I am a bit of a hypocrite, in the sense that I hate when someone messes up with grammar. But I take all possible liberties with it when I write. It annoys me if you ask me to give you a line break or a paragraph change. I need words to flow. Sometimes neatly, but sometimes, in a downhill stream, unrestricted, forceful. And to see them flow is the biggest joy you could ask for. Do you know that feeling? Of being lost and feeling small amidst the rows of a bookstore, and of that immersive smell that inundates your senses, that makes everything beautiful and sacred? That smell of yellow pages? Have you ever bought a book only because it looks old and used and it has on the cover a beautiful, regular handwriting of someone called Nafeesa who read it in 1965? Have you ever had that craving to spend all your weekend dug under piles in an innocuous corner of a large, old library that smells of stories and wars and travel and love and life? Do you know what it is to love? To read a book and then dream about it for nights together? To read a book and then have an urge to share, and to preserve and to just hold it close to your chest for a while and smell it? Do you write your name on the cover in cursive after you've read it? Not to ensure it comes back to you if it's lost, but to make sure it retains a bit of you wherever it goes? Do you?

Right now, I do not write for a purpose, I write for the sake of love, for words, for the sounds and images they will create in your head when you read them. For the sounds and images and smells and ebbs that they cause in my heart as I type them. I write this because I need to. I could carry on with why I need this, but that would defy the point. It's a need, a pulsating ache that will calm me down when I type that final full stop.

Monday, March 05, 2012


"Have you ever wondered how strange this is? This basic assumption that you see the world in the same way as I do?"

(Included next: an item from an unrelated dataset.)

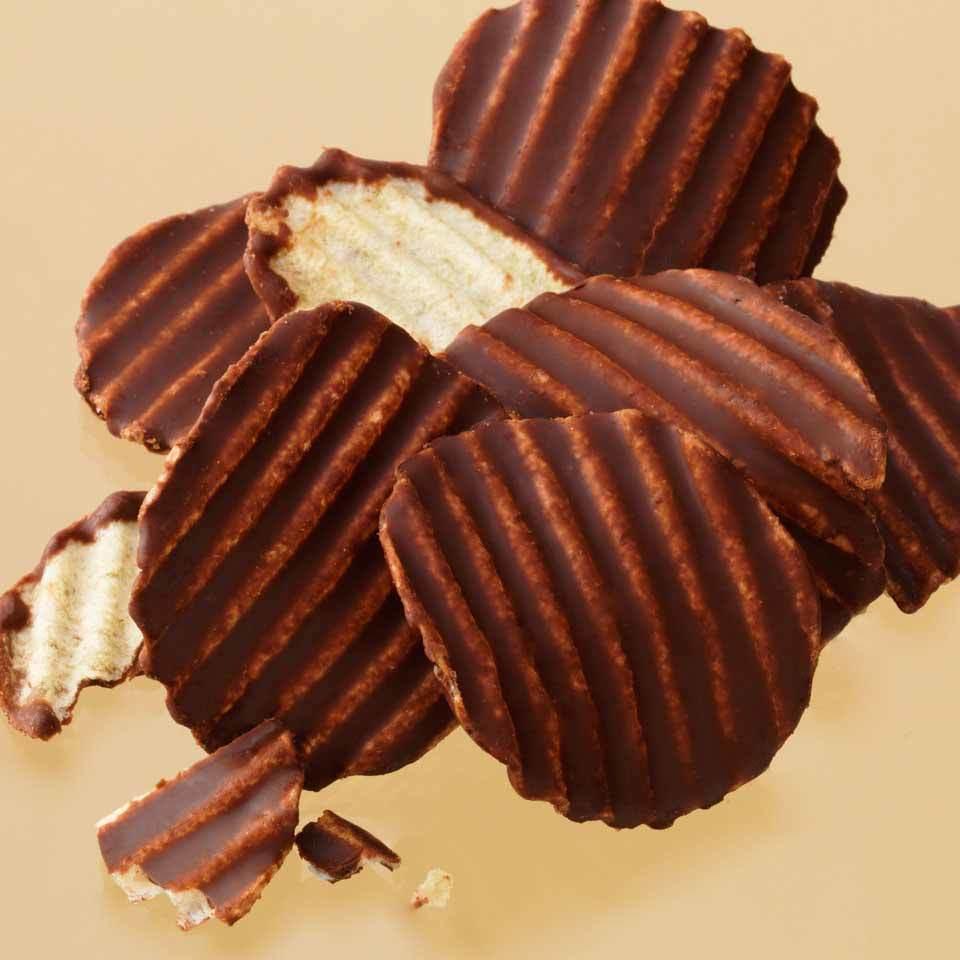 ロイズ 【北海道銘菓】 ポテトチップチョコレート [マイルドビター] 他北海道お土産多数出品中 ROYCE'_画像2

"Like perspective-wise? Yeah..I don't think any two people can ever have the same set of beliefs or preferences."

"Yeah. But I meant it in the more literal sense. Not about preferences, but about perceptions. Like, what if you and I perceive color differently? What if everyone perceives colors differently? I mean when you were young, your teacher showed you a color and made you and everyone else identify it as yellow, and so you and all the other kids learnt that the color they saw was yellow; may be all of them saw it differently. And all your life when you look at a dress and called up your friend and said, "Oh! That was a very pretty yellow", she pictures a completely, or may be slightly, different pretty yellow."

"Umm...okay. Let's clear this. What color is that car?"

"It's a dirty yellow. But you miss the point."